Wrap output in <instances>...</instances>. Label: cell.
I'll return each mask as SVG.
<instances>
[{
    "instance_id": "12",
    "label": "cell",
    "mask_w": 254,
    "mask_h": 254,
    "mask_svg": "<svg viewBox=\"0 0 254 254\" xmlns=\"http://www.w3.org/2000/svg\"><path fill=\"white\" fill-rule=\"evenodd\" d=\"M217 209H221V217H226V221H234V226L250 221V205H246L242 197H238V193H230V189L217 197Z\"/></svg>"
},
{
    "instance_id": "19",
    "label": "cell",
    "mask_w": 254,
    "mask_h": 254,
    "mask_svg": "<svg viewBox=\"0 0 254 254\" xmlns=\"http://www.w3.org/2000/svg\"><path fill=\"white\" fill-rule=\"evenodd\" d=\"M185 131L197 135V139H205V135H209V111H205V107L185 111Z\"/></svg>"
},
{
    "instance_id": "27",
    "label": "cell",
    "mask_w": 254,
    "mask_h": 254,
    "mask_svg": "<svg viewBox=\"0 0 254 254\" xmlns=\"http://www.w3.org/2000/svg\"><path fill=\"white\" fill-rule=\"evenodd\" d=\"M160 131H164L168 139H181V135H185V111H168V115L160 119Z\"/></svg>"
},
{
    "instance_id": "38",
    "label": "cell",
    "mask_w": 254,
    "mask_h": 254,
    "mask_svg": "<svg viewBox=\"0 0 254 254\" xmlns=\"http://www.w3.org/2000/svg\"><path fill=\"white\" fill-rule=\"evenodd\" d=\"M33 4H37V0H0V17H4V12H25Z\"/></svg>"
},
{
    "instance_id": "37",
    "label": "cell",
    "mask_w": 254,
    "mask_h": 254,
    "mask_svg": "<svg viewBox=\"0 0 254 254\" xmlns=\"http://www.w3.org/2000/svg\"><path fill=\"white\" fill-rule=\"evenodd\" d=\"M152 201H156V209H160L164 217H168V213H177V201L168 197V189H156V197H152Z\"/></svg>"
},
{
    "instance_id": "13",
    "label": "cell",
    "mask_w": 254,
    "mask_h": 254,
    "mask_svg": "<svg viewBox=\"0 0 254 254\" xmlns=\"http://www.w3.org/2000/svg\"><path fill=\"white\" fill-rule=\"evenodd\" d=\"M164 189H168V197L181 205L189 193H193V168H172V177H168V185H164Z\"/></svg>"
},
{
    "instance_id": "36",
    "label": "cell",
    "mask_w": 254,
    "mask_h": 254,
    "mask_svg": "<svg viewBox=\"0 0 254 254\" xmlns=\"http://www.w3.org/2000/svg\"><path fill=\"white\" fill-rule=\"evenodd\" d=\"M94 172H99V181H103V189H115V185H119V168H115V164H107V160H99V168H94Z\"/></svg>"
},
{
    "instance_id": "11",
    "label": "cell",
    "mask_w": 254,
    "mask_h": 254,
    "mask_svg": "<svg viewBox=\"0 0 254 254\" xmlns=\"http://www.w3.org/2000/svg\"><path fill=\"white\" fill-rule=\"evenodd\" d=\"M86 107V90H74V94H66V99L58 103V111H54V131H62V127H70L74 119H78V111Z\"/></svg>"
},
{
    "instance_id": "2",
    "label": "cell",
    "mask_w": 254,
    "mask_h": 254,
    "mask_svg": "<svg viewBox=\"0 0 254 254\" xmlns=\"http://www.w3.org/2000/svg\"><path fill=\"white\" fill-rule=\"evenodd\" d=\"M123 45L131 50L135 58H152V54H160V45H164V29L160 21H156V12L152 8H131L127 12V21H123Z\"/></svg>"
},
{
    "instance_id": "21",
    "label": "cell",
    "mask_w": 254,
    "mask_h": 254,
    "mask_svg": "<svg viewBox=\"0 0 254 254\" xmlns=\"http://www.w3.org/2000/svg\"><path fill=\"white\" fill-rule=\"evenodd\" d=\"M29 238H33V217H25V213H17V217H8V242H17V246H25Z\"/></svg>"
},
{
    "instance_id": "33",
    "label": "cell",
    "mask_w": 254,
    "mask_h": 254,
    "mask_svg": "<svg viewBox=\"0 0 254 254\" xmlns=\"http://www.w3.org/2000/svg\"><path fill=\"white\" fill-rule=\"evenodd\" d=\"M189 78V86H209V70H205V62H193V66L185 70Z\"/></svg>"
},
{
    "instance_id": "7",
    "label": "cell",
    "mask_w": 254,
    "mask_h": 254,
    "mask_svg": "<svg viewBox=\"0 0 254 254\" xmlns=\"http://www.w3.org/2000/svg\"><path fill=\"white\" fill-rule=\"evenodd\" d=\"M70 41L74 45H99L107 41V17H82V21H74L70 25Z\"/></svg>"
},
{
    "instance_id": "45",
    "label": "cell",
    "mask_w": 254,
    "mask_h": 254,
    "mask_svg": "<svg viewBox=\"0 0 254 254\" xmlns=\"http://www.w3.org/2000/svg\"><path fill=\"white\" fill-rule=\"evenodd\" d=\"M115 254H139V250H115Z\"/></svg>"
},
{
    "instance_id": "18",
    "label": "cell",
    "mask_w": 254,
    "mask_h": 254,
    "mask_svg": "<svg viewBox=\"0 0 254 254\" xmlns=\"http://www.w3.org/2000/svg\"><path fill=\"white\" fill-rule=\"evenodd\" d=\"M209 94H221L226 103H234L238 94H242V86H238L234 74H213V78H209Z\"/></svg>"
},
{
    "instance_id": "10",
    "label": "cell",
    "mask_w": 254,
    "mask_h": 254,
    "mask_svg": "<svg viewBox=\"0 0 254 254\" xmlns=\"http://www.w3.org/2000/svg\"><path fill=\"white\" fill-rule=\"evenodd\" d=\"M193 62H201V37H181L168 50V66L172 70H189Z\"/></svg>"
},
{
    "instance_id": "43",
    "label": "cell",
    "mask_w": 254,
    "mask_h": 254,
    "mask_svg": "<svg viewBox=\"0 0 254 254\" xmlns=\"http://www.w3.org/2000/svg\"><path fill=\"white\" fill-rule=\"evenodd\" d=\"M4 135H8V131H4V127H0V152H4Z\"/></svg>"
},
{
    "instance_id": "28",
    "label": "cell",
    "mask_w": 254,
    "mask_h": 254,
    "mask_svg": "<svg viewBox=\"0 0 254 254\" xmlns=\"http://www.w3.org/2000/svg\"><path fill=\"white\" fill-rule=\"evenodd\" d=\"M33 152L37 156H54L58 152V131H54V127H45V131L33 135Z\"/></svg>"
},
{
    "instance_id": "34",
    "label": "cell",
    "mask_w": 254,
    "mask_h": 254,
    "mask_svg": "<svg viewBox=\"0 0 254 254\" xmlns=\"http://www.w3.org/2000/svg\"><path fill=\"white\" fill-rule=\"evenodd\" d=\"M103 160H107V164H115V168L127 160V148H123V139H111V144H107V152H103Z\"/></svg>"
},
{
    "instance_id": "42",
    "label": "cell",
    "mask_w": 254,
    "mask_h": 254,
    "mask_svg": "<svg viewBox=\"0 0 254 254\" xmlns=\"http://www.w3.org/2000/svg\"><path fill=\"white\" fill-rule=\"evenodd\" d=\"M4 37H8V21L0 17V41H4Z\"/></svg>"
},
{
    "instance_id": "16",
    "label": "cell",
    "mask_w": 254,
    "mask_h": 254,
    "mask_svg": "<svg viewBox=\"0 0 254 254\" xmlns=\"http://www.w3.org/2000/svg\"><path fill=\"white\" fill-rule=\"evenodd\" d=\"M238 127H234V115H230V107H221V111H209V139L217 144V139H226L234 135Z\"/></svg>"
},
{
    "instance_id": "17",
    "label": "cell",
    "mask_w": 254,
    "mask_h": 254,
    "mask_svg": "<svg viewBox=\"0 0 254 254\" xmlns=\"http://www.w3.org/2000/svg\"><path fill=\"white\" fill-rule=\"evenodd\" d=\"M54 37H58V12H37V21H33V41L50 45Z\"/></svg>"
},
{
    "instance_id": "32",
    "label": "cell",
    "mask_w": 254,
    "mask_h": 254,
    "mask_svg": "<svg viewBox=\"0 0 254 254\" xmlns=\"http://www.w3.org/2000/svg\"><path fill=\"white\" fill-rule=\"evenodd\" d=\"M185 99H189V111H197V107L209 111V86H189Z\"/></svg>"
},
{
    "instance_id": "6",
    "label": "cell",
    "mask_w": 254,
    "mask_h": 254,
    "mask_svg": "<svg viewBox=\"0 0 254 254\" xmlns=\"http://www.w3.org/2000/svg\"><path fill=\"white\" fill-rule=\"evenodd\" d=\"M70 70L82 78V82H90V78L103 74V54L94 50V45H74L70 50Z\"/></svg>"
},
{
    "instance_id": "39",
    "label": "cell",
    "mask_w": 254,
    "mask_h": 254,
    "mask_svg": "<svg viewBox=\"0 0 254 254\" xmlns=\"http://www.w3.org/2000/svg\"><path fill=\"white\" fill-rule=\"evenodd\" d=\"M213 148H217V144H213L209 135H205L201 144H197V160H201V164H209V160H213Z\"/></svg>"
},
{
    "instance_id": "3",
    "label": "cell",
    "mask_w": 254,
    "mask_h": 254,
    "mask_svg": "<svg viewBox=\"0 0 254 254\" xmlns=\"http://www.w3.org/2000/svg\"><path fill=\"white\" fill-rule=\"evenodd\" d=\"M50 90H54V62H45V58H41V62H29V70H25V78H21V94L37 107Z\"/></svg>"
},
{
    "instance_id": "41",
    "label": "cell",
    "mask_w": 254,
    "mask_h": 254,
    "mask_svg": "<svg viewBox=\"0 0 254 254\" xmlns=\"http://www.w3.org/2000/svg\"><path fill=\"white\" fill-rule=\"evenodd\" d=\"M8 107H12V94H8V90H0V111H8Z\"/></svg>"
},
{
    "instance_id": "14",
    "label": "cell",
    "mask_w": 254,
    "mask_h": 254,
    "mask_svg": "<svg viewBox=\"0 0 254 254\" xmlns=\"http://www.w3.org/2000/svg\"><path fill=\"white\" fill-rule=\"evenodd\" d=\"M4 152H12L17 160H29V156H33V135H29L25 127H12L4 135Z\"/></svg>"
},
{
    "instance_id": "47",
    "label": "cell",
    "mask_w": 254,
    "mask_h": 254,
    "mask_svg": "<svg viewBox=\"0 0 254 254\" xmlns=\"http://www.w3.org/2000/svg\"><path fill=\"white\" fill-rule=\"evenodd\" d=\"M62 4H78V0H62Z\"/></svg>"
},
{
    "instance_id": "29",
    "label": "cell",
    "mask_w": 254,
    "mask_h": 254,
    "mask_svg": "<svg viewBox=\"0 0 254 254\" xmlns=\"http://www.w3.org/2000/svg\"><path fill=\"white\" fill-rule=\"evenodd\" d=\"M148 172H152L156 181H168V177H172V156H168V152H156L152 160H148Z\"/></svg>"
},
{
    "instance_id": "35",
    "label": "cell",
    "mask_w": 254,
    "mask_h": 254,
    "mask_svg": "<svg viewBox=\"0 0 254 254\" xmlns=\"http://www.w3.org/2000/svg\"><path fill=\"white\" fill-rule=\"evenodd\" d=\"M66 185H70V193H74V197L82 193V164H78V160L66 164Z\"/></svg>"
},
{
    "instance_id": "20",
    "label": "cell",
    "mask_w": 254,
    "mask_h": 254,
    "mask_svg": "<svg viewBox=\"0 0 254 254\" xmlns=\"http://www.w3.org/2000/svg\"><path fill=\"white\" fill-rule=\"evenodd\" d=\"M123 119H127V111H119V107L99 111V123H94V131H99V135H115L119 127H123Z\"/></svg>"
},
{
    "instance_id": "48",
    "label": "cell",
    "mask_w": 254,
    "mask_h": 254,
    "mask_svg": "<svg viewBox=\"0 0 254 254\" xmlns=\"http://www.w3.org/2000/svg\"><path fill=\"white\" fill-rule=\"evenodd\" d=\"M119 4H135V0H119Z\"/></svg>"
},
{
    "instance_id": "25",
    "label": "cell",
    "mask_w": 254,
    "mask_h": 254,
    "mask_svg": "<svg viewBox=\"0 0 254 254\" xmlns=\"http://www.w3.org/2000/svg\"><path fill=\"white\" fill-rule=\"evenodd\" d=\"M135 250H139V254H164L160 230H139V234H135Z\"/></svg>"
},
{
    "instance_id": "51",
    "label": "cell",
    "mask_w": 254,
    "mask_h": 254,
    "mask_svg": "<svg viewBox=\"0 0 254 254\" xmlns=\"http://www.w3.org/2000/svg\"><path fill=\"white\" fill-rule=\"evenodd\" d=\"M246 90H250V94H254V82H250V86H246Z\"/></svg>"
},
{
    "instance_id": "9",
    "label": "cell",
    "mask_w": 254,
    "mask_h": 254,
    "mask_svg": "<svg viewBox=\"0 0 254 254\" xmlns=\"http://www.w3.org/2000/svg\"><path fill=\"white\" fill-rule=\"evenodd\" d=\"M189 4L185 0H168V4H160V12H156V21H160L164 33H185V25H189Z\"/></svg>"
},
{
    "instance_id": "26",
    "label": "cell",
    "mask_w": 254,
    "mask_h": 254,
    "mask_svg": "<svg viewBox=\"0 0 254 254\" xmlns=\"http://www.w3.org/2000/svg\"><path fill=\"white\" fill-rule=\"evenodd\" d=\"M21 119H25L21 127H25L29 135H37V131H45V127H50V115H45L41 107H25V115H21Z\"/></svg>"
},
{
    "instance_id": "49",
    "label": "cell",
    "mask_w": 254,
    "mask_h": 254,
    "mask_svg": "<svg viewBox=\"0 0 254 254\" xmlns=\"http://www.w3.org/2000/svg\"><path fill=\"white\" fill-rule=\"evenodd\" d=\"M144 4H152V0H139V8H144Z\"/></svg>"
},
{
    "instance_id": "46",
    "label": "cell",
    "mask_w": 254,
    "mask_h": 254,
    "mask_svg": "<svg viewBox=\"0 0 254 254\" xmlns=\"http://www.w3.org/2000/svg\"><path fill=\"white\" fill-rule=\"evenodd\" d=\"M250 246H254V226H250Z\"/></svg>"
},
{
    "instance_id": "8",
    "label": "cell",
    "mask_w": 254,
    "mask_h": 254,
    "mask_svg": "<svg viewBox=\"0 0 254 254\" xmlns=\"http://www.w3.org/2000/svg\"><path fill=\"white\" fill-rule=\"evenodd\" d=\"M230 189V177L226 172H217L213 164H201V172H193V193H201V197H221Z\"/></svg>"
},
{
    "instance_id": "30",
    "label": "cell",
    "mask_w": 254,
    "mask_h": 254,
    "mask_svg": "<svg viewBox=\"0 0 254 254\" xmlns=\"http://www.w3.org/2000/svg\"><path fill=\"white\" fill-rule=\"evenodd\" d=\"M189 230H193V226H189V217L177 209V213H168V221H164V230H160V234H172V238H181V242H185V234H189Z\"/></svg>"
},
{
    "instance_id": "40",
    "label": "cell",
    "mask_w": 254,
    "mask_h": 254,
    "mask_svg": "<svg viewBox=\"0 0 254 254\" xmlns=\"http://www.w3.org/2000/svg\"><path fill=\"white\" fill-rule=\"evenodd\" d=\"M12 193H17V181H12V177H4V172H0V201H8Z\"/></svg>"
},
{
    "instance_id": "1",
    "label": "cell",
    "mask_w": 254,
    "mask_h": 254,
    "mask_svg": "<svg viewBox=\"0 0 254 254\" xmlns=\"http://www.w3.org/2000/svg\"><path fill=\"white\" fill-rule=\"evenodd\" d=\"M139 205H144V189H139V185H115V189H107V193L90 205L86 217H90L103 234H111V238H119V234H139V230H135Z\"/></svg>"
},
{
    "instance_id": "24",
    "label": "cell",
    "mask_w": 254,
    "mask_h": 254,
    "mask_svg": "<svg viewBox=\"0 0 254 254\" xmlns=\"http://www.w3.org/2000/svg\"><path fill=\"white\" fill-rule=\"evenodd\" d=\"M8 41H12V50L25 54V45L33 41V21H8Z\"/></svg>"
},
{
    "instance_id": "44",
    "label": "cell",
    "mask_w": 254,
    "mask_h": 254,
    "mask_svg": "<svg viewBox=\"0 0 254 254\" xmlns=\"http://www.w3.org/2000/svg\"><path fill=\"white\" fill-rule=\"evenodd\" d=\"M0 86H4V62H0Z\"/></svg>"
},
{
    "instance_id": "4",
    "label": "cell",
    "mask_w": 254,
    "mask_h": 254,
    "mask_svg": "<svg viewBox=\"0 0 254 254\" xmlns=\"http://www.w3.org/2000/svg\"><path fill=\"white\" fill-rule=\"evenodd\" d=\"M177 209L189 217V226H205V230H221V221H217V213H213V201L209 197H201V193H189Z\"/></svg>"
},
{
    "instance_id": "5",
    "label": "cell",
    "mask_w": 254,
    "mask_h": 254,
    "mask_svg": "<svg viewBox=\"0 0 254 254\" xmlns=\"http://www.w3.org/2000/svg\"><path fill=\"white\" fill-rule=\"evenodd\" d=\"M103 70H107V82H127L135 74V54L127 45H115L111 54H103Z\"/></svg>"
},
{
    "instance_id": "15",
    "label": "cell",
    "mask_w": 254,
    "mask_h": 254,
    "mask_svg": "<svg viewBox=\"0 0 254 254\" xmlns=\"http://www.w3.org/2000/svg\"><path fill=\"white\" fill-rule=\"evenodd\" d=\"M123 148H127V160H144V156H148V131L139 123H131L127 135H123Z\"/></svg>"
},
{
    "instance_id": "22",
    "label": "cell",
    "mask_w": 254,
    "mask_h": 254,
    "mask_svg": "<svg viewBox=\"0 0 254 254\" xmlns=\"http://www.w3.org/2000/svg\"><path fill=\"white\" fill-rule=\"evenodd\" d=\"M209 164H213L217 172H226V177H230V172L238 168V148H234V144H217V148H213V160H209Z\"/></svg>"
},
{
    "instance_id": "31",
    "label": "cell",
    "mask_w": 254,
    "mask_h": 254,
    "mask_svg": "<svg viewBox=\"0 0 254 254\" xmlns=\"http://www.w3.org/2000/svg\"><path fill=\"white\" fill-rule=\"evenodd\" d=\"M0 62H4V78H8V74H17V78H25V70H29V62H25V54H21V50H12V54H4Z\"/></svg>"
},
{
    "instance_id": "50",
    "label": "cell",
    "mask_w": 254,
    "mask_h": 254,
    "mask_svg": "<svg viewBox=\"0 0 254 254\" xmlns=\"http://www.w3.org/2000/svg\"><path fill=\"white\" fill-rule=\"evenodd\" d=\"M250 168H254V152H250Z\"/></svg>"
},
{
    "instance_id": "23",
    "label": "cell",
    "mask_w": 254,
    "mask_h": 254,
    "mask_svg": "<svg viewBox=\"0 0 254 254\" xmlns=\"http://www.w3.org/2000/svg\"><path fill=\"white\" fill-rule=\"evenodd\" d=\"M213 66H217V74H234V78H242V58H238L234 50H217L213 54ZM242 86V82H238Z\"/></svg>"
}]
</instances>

────────

Busca en los datos todas las líneas que contengan la cadena "instances" y cópialas.

• Tarea resuelta:
Wrap output in <instances>...</instances>. Label: cell.
<instances>
</instances>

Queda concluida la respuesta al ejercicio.